EXTRAIT DU DOCUMENT:
----------------------------------------

Logiquement, à Stamsund, le seul spectacle visible devrait être celui des aurores boréales, qui se déploient, telles des étoffes diaprées, dans le ciel nocturne dès l’automne venu. Mais ce charmant village de pêcheurs, situé sur la face sud de l’île de Vestvagoy, dans l’archipel des Lofoten, qui compte 1 200 habitants quand sa population est au complet, affiche un taux anormalement élevé d’infrastructures théâtrales : trois salles, dont une de renommée internationale, autant de compagnies, et un festival de printemps qui attire des professionnels venus de toute l’Europe. A notre connaissance, un cas unique au monde.

C’est là que la metteuse en scène et marionnettiste Yngvild Aspeli, devenue en quelques années une des figures du renouveau de l’art marionnettique, a créé son nouveau spectacle, Maison de poupée, une version avec pantins de la célèbre pièce de son compatriote Henrik Ibsen. Avant de faire l’ouverture du Festival mondial des théâtres de marionnettes de Charleville-Mézières (Ardennes), le 16 septembre, la pièce a été montrée au village. Dans la petite salle du théâtre se mêlaient des jeunes gens branchés – Stamsund est aussi doté d’une école d’art – et des habitants en bottes et coupe-vent techniques, dans une cohabitation qui visiblement n’étonne plus personne ici.

----------------------------------------

TÂCHES:
[1] Reproduisez le passage de l'extrait sur Stamsund, de "Logiquement, à Stamsund, le" à "unique au monde.".
[2] Répondez à ces questions d'après l'extrait sur Stamsund :
(a) Combien d'habitants compte Stamsund quand sa population est au complet ?
(b) De quelle pièce d'Henrik Ibsen le spectacle d'Yngvild Aspeli est-il une version avec pantins ?
(c) À quelle date le spectacle doit-il faire l'ouverture du Festival mondial des théâtres de marionnettes de Charleville-Mézières ?

----------------------------------------

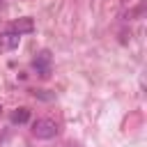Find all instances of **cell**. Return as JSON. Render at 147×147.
Listing matches in <instances>:
<instances>
[{
    "instance_id": "1",
    "label": "cell",
    "mask_w": 147,
    "mask_h": 147,
    "mask_svg": "<svg viewBox=\"0 0 147 147\" xmlns=\"http://www.w3.org/2000/svg\"><path fill=\"white\" fill-rule=\"evenodd\" d=\"M57 131H60V126H57V122L51 119V117H39V119L32 124V133H34L37 138H41V140H51V138H55Z\"/></svg>"
},
{
    "instance_id": "5",
    "label": "cell",
    "mask_w": 147,
    "mask_h": 147,
    "mask_svg": "<svg viewBox=\"0 0 147 147\" xmlns=\"http://www.w3.org/2000/svg\"><path fill=\"white\" fill-rule=\"evenodd\" d=\"M30 119V110L28 108H16L14 113H11V122L14 124H25Z\"/></svg>"
},
{
    "instance_id": "4",
    "label": "cell",
    "mask_w": 147,
    "mask_h": 147,
    "mask_svg": "<svg viewBox=\"0 0 147 147\" xmlns=\"http://www.w3.org/2000/svg\"><path fill=\"white\" fill-rule=\"evenodd\" d=\"M11 30H14L16 34H28V32H32V30H34V21H32V18H28V16H25V18H18V21L11 25Z\"/></svg>"
},
{
    "instance_id": "6",
    "label": "cell",
    "mask_w": 147,
    "mask_h": 147,
    "mask_svg": "<svg viewBox=\"0 0 147 147\" xmlns=\"http://www.w3.org/2000/svg\"><path fill=\"white\" fill-rule=\"evenodd\" d=\"M0 110H2V108H0Z\"/></svg>"
},
{
    "instance_id": "3",
    "label": "cell",
    "mask_w": 147,
    "mask_h": 147,
    "mask_svg": "<svg viewBox=\"0 0 147 147\" xmlns=\"http://www.w3.org/2000/svg\"><path fill=\"white\" fill-rule=\"evenodd\" d=\"M21 44V34H16L14 30H7L0 34V51H14Z\"/></svg>"
},
{
    "instance_id": "2",
    "label": "cell",
    "mask_w": 147,
    "mask_h": 147,
    "mask_svg": "<svg viewBox=\"0 0 147 147\" xmlns=\"http://www.w3.org/2000/svg\"><path fill=\"white\" fill-rule=\"evenodd\" d=\"M32 69H34L41 78H48V76H51V53H48V51H41V53L32 60Z\"/></svg>"
}]
</instances>
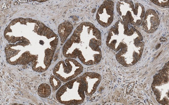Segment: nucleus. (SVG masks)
<instances>
[{
  "instance_id": "obj_7",
  "label": "nucleus",
  "mask_w": 169,
  "mask_h": 105,
  "mask_svg": "<svg viewBox=\"0 0 169 105\" xmlns=\"http://www.w3.org/2000/svg\"><path fill=\"white\" fill-rule=\"evenodd\" d=\"M133 2L129 1H120L117 4V10L122 21L130 22L129 17L134 8Z\"/></svg>"
},
{
  "instance_id": "obj_2",
  "label": "nucleus",
  "mask_w": 169,
  "mask_h": 105,
  "mask_svg": "<svg viewBox=\"0 0 169 105\" xmlns=\"http://www.w3.org/2000/svg\"><path fill=\"white\" fill-rule=\"evenodd\" d=\"M85 87L81 76L70 80L62 86L56 94L57 100L66 105H79L85 97Z\"/></svg>"
},
{
  "instance_id": "obj_5",
  "label": "nucleus",
  "mask_w": 169,
  "mask_h": 105,
  "mask_svg": "<svg viewBox=\"0 0 169 105\" xmlns=\"http://www.w3.org/2000/svg\"><path fill=\"white\" fill-rule=\"evenodd\" d=\"M81 76L84 85L85 94L90 96L93 94L101 81V75L96 72H87Z\"/></svg>"
},
{
  "instance_id": "obj_4",
  "label": "nucleus",
  "mask_w": 169,
  "mask_h": 105,
  "mask_svg": "<svg viewBox=\"0 0 169 105\" xmlns=\"http://www.w3.org/2000/svg\"><path fill=\"white\" fill-rule=\"evenodd\" d=\"M114 3L111 0L104 1L97 11L96 19L102 26L107 27L112 23L113 20Z\"/></svg>"
},
{
  "instance_id": "obj_10",
  "label": "nucleus",
  "mask_w": 169,
  "mask_h": 105,
  "mask_svg": "<svg viewBox=\"0 0 169 105\" xmlns=\"http://www.w3.org/2000/svg\"><path fill=\"white\" fill-rule=\"evenodd\" d=\"M51 90L49 85L43 83L39 85L38 89V94L41 97L46 98L50 94Z\"/></svg>"
},
{
  "instance_id": "obj_9",
  "label": "nucleus",
  "mask_w": 169,
  "mask_h": 105,
  "mask_svg": "<svg viewBox=\"0 0 169 105\" xmlns=\"http://www.w3.org/2000/svg\"><path fill=\"white\" fill-rule=\"evenodd\" d=\"M72 24L68 21L64 22L58 26V33L61 42H64L72 32L73 29Z\"/></svg>"
},
{
  "instance_id": "obj_3",
  "label": "nucleus",
  "mask_w": 169,
  "mask_h": 105,
  "mask_svg": "<svg viewBox=\"0 0 169 105\" xmlns=\"http://www.w3.org/2000/svg\"><path fill=\"white\" fill-rule=\"evenodd\" d=\"M83 66L75 59L67 58L55 65L53 74L60 80L67 82L74 78L83 71Z\"/></svg>"
},
{
  "instance_id": "obj_6",
  "label": "nucleus",
  "mask_w": 169,
  "mask_h": 105,
  "mask_svg": "<svg viewBox=\"0 0 169 105\" xmlns=\"http://www.w3.org/2000/svg\"><path fill=\"white\" fill-rule=\"evenodd\" d=\"M159 24V19L156 13L152 9L147 10L142 22L144 30L148 33L154 32Z\"/></svg>"
},
{
  "instance_id": "obj_11",
  "label": "nucleus",
  "mask_w": 169,
  "mask_h": 105,
  "mask_svg": "<svg viewBox=\"0 0 169 105\" xmlns=\"http://www.w3.org/2000/svg\"><path fill=\"white\" fill-rule=\"evenodd\" d=\"M50 81L51 85L54 90L58 89L61 85L60 80L55 76H51Z\"/></svg>"
},
{
  "instance_id": "obj_8",
  "label": "nucleus",
  "mask_w": 169,
  "mask_h": 105,
  "mask_svg": "<svg viewBox=\"0 0 169 105\" xmlns=\"http://www.w3.org/2000/svg\"><path fill=\"white\" fill-rule=\"evenodd\" d=\"M145 14L143 6L139 3H136L129 17L131 23L136 25L140 24L143 20Z\"/></svg>"
},
{
  "instance_id": "obj_1",
  "label": "nucleus",
  "mask_w": 169,
  "mask_h": 105,
  "mask_svg": "<svg viewBox=\"0 0 169 105\" xmlns=\"http://www.w3.org/2000/svg\"><path fill=\"white\" fill-rule=\"evenodd\" d=\"M101 33L92 24L83 22L78 25L64 44L63 54L67 58L78 59L83 64L91 65L101 60Z\"/></svg>"
},
{
  "instance_id": "obj_12",
  "label": "nucleus",
  "mask_w": 169,
  "mask_h": 105,
  "mask_svg": "<svg viewBox=\"0 0 169 105\" xmlns=\"http://www.w3.org/2000/svg\"><path fill=\"white\" fill-rule=\"evenodd\" d=\"M151 1L159 6L164 7L169 6V0H151Z\"/></svg>"
}]
</instances>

----------------------------------------

RÉPONSES PAR TÂCHE:
[1]
Logiquement, à Stamsund, le seul spectacle visible devrait être celui des aurores boréales, qui se déploient, telles des étoffes diaprées, dans le ciel nocturne dès l’automne venu. Mais ce charmant village de pêcheurs, situé sur la face sud de l’île de Vestvagoy, dans l’archipel des Lofoten, qui compte 1 200 habitants quand sa population est au complet, affiche un taux anormalement élevé d’infrastructures théâtrales : trois salles, dont une de renommée internationale, autant de compagnies, et un festival de printemps qui attire des professionnels venus de toute l’Europe. A notre connaissance, un cas unique au monde.

[2]
(a) 1 200 habitants.
(b) Maison de poupée.
(c) Le 16 septembre.